Funding Shortfalls and Mismanagement: The Failures of Modern Medicine

TL/DR –

A nurse working in a cancer clinic has been told her clinic will close for several weeks when she takes leave, due to a lack of funds. The author argues that it is not just lack of funds, but mismanagement, that is causing problems in the healthcare sector, as shown in a report on the failings of one healthcare organization. The report concludes that while funding matters, it does not guarantee good management, governance, or communication, suggesting that the problems in modern medicine are not always about money.


What happens when a vital cancer clinic nurse stops working?

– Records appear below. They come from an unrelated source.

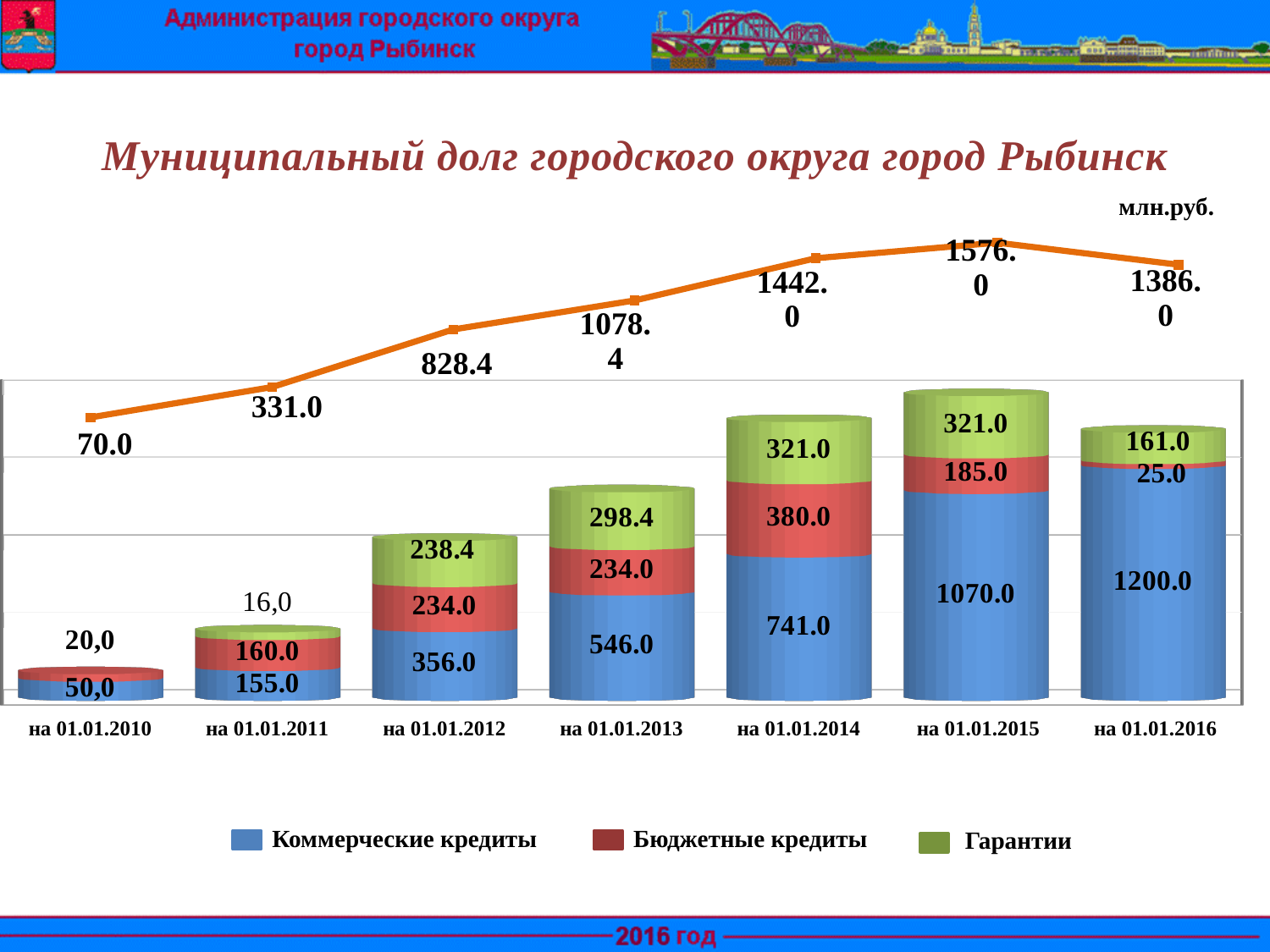
What is the title of the chart? Муниципальный долг городского округа город Рыбинск What kind of chart is this? Stacked bar chart with a line What is the value of Коммерческие кредиты for на 01.01.2016? 1200.0 What is the difference between the Коммерческие кредиты values for на 01.01.2015 and на 01.01.2014? 329.0 What is the value of Гарантии for на 01.01.2012? 238.4 How many categories are shown on the x axis? 7 How many series does the legend list? 3 Which category has the highest value for Коммерческие кредиты? на 01.01.2016 Which is larger: Бюджетные кредиты for на 01.01.2014 or for на 01.01.2015? на 01.01.2014 What total value does the line show for на 01.01.2015? 1576.0 Which category has the lowest total shown on the line? на 01.01.2010 What is the value of Бюджетные кредиты for на 01.01.2014? 380.0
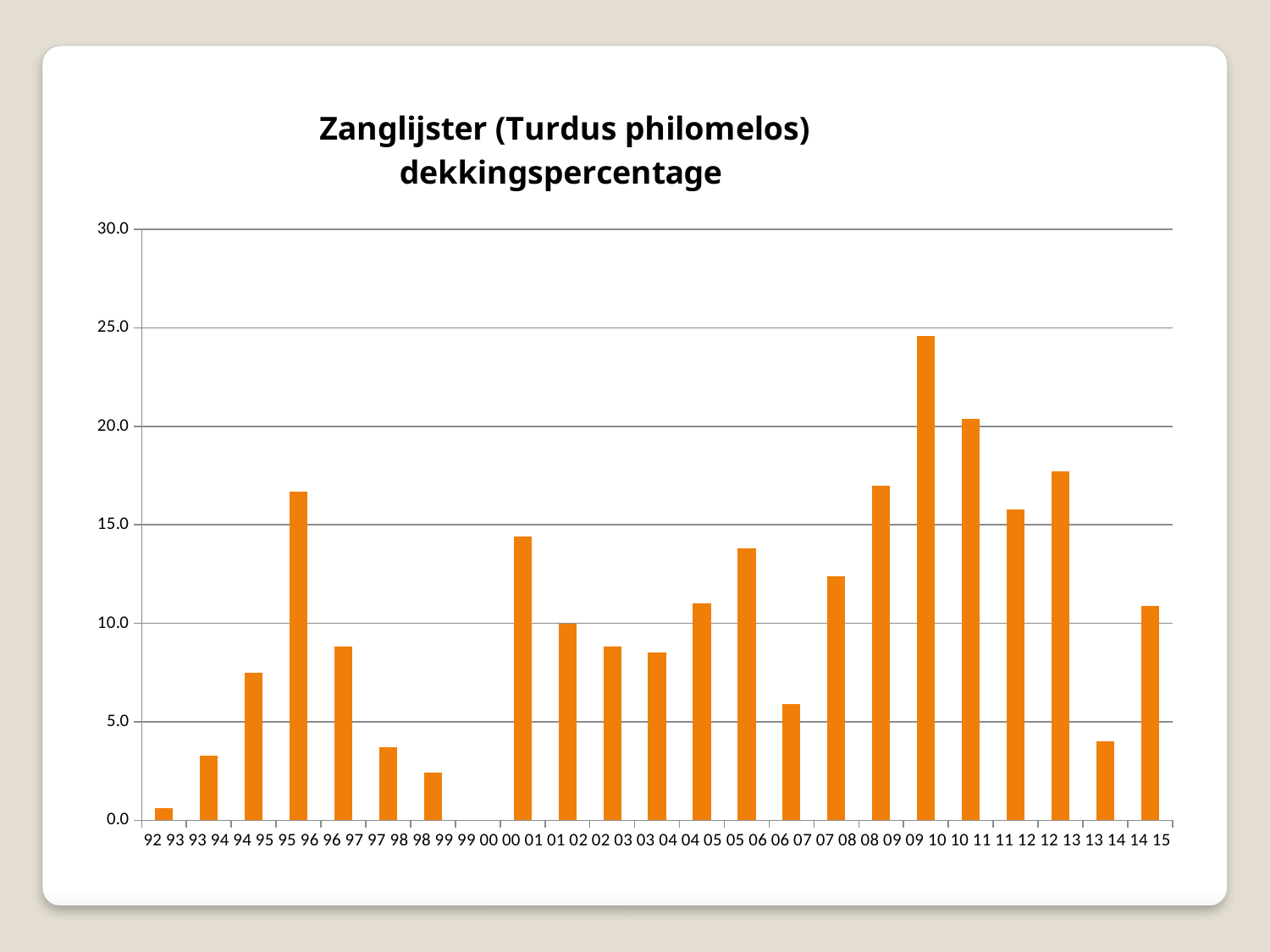
Which period has the highest dekkingspercentage? 09 10 What kind of chart is shown on the slide? bar chart Is the value for 00 01 greater or less than 15.0? less How many periods are labelled on the x axis? 23 Is the value for 07 08 greater or less than 10.0? greater Which is larger, the value for 09 10 or the value for 10 11? 09 10 What is the title of the chart? Zanglijster (Turdus philomelos) dekkingspercentage Is the value for 13 14 greater or less than 5.0? less Do the values rise or fall from 06 07 to 09 10? rise Which is larger, the value for 95 96 or the value for 96 97? 95 96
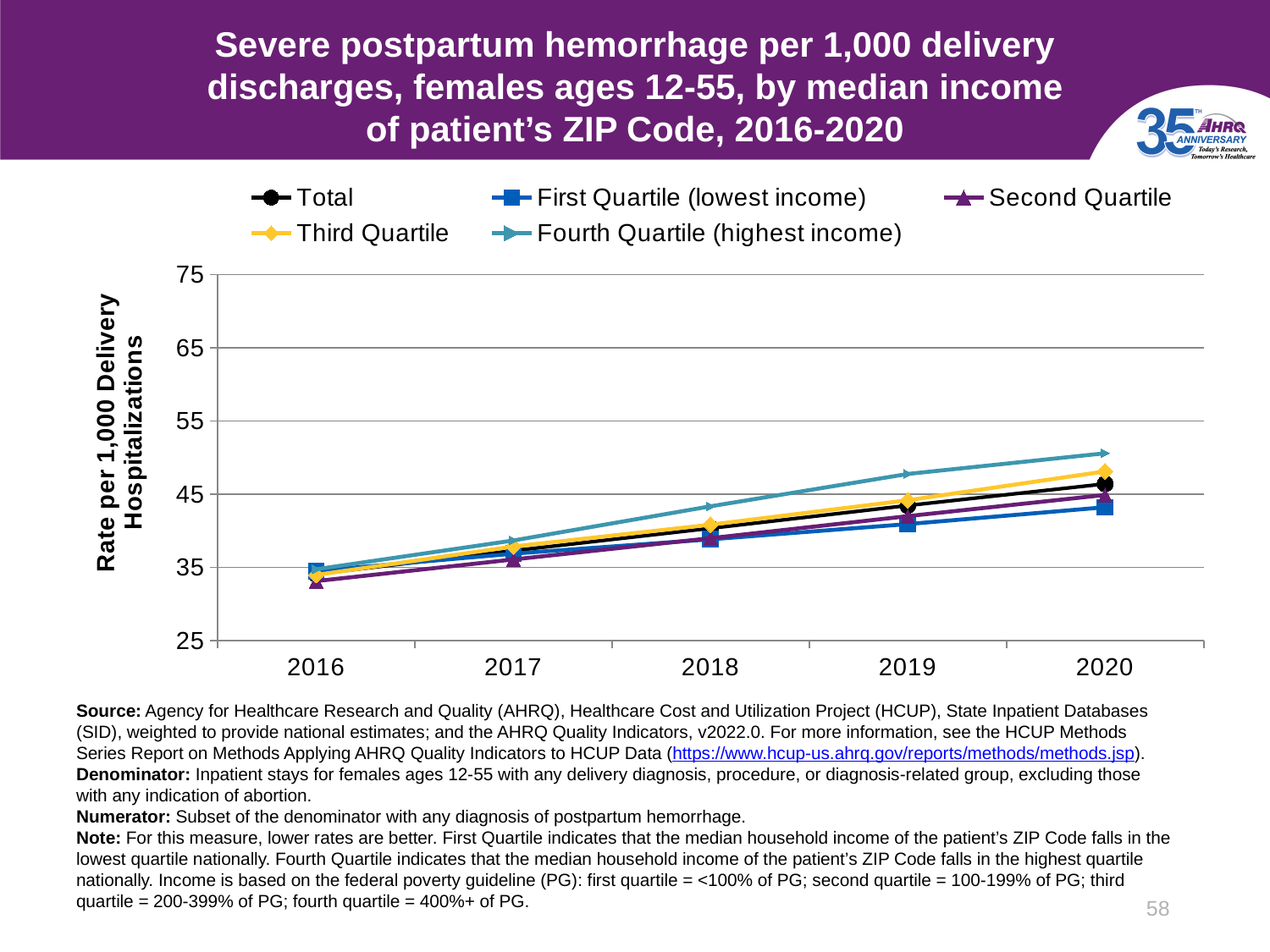
Which series has the highest value in 2020? Fourth Quartile (highest income) Which series has the highest value in 2019? Fourth Quartile (highest income) What kind of chart is shown on the slide? Line chart How many years are plotted along the x axis? 5 Do the rates for the Total series rise or fall from 2016 to 2020? Rise In 2020, which is larger: the value for Fourth Quartile (highest income) or the value for First Quartile (lowest income)? Fourth Quartile (highest income) Is the value for Third Quartile in 2020 greater or less than 45? greater How many series does the legend list? 5 Is the value for Total in 2018 greater or less than 45? less What is the label of the y axis? Rate per 1,000 Delivery Hospitalizations Is the value for Fourth Quartile (highest income) in 2020 greater or less than 45? greater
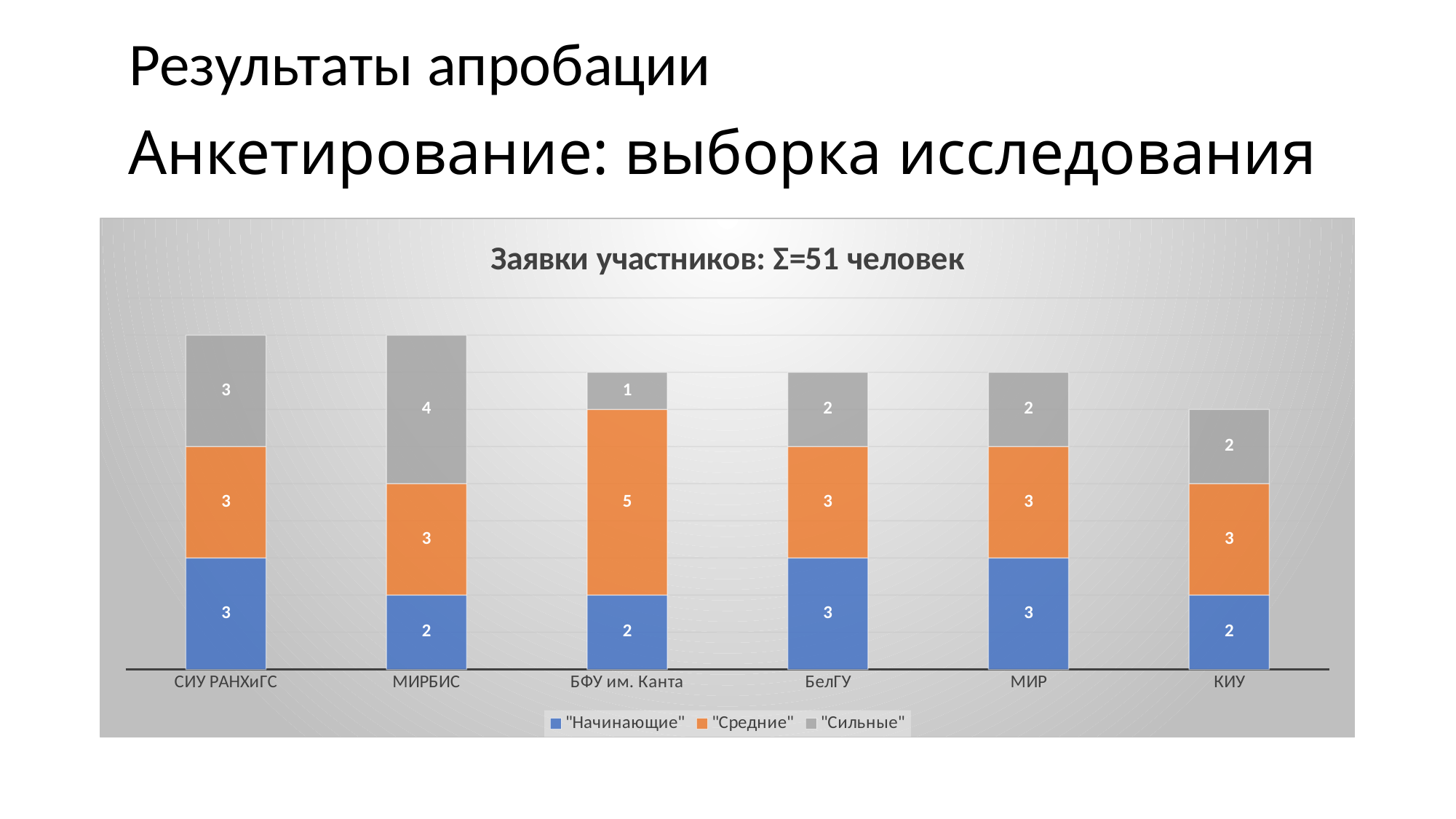
What is the title of the chart? Заявки участников: Σ=51 человек What is the value for "Средние" at БФУ им. Канта? 5 What is the total of the stacked bar for СИУ РАНХиГС? 9 What kind of chart is shown on the slide? Stacked bar chart What is the value for "Начинающие" at КИУ? 2 Which category has the highest value for "Сильные"? МИРБИС Which category has the lowest value for "Сильные"? БФУ им. Канта Which is larger: the "Начинающие" value at БелГУ or the "Начинающие" value at МИРБИС? БелГУ What is the value for "Сильные" at МИРБИС? 4 What is the difference between the "Средние" value at БФУ им. Канта and the "Средние" value at МИР? 2 How many categories are shown on the x axis? 6 How many series does the legend list? 3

Imagine a day in the life of a cancer clinic nurse, advising one patient to consume more fluids, sending another an electronic prescription, and consoling a third. These simple interventions can prevent a costly emergency hospital visit. Now imagine, the clinic closes for several weeks due to a lack of funding. It’s hard to believe that with such high costs associated with cancer treatment, there’s no money to sustain a nurse who saves the healthcare system exponentially more.

The ‘no money’ cliché in healthcare

Too often, shortfalls in healthcare are chalked up to “no money”, a mantra that clinicians have grown accustomed to. But as a damning report into one healthcare organisation’s failings reveals, mismanagement is often a more significant problem than funding.

Case study: Cohealth’s community health organisation

Cohealth, one of Australia’s largest community health organisations, serves disadvantaged patients, including those facing mental illness, homelessness, and substance abuse. Despite its $120m annual budget, it made a shocking announcement last year: it was closing three GP clinics due to lack of funding. This decision, causing great distress for over 12,000 patients, led to an inquiry into whether inadequate Medicare funding was the real culprit behind the clinic closures.

Unveiling healthcare delivery failures

The subsequent expert report revealed a sad tale of healthcare delivery failures. Poor practice oversight and high corporate costs were identified as the main reasons for financial loss. Cohealth’s systemic issues, hidden for a decade and kept from the board, were largely ignored. Staff ideas were brushed aside, and vague revenue targets were set. This led to considerable organisational and power distance, ultimately impacting patients the most.

Valuing clinicians’ observations

The report highlighted that while funding is important, it can’t buy responsive management, good governance, culture, communication, or integrity. It emphasised the importance of engaging clinicians and valuing their observations rather than viewing them as threats. The insights of healthcare workers are a societal asset, and their marginalisation results in disengagement and reduced productivity, ultimately affecting patient-centred care.

Lessons learnt

Cohealth has since accepted all the report’s recommendations and acknowledged the need for strengthened governance, leadership, and communication. Other healthcare organisations, where over $100bn of taxes are spent annually, can learn valuable lessons from this case. It serves as a stark reminder that healthcare failures are not always about money, but often about management, governance, and the proper engagement of clinicians.